The records:
==========

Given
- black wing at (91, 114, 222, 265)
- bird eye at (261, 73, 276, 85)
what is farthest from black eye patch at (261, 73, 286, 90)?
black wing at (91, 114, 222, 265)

==========

What is required: Convert the listing above into a numbered list with one line per item, and omit any blank lines.

Full output:
1. Given
2. - black wing at (91, 114, 222, 265)
3. - bird eye at (261, 73, 276, 85)
4. what is farthest from black eye patch at (261, 73, 286, 90)?
5. black wing at (91, 114, 222, 265)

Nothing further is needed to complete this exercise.